Scrive: “Oggi, dopo generazioni di egualitarismo, che ha pericolosamente ravvicinato l’asino al sapiente, la qualità culturale si è straordinariamente abbassata, anche se il bisogno di cultura si è invece esteso”.

Sembra un autodafé: “Un certo egualitarismo inintelligente, diffuso tra noi, ha frenato gli spontanei e liberi processi di differenziazione culturale, il bisogno di elevazione umana. Così le opere della libertà, che sono necessariamente diseguali, rischiano di essere svalutate, dissipate, mutilate. Allora le qualità umane da eccellenti diventano mediocri e — peggio — si diffonde un amore sconsiderato per la mediocrità: come è bello essere ignoranti, protervi, urlatori, volgari!” .

Chiaro il riferimento al mondo universitario: “Il merito nella ricerca era il solo metro di giudizio per l’avanzamento negli studi. Libri, archivi, antichità, belle arti, monumenti e paesaggi costituivano il serbatoio nazionale della memoria su cui si edificavano persone e personalità, che ora si plasmano invece su insistenti pubblicità e consumi sempre più inattraenti”.

Un urlo di dolore: “Cosa abbiamo fatto!  Che tristezza!”

Quello di Carandini è lo sfogo di un intellettuale aristocratico,  in parte ingiusto nei confronti delle nuove fasce di ex proletariato e sotto proletariato cui la democrazia ha dato pari dignità e diritto di voto rispetto alle vecchie classi dominanti e che certo trovano più sollazzo a guardare il Grande fratello di Canale 5 che a leggere le malefatte del Grande fratello nel 1984 di George Orwell, non in alternativa alla lettura dei classici ma a una vita schiantata dalla fatica, dalla miseria e dal vino.

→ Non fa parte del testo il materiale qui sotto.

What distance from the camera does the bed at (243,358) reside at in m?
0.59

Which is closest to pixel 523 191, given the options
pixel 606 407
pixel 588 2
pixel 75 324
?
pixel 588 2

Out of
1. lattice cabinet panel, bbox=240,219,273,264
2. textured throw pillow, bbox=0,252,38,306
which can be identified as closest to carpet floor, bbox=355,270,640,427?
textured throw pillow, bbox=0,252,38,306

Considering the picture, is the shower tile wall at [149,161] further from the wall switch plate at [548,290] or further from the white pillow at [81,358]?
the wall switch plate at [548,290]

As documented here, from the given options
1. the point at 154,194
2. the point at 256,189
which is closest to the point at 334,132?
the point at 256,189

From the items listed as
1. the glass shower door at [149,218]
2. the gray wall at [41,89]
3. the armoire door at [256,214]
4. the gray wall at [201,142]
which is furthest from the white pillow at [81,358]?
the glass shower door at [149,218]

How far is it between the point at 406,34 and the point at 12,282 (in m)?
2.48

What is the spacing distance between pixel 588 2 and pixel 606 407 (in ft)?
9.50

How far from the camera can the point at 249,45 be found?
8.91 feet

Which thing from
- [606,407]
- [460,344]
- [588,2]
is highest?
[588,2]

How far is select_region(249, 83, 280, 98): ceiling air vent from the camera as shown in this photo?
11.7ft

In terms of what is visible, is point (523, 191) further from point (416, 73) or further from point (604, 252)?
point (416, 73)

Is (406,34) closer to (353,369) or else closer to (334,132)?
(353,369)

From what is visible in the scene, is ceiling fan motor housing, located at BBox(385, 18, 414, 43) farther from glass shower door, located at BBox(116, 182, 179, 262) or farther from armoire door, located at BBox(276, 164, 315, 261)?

Ma dice delle cose verissime e giustissime quando mette tra le responsabilità dell’establishment, che ha portato l’Italia dal terzo mondo al benessere negli ultimi sessant’anni, anche lo sfascio del sistema educativo, accelerato negli ultimi vent’anni, col risultato che, per consentire a tutte le classi di raggiungere un livello di istruzione prima negato, invece di mantenere standard formativi che facessero culturalmente crescere i meno attrezzati sono stati inesorabilmente abbassato i valori. Il risultato è che “chi può corre a formarsi e a lavorare altrove”.

La conclusione è angosciante quanto il suo obiettivo ormai impossibile: “È straordinariamente urgente un riscatto culturale, scientifico e storico, dell’Italia, pena una decadenza senza fine di fronte a un globo che, al contrario, avanza”.

Carandini lancia il suo appello dalla prima pagina del Corriere della Sera, giornale di cui suo nonno, un secolo fa, era direttore. Carandini appartiene a una famiglia che è certamente parte, ieri come oggi, dell’Italia migliore: suo nonno, Luigi Albertini, lasciò la direzione del Corriere, nel 1925, per non piegarsi al  fascismo e impiegò i soldi della liquidazione non in bunga bunga ma in una tenuta agricola a Torrimpietra, alle porte di Roma, che fu trasformata, dal figlio Leonardo e dal genero, Nicolò,padre di Andrea, in una azienda ancor oggi modello. Nicolò Carandini entrò nelle file dell’antifascismo clandestino, fu il primo ambasciatore italiano a Londra dopo la guerra e fu tra i fondatori del Partito radicale.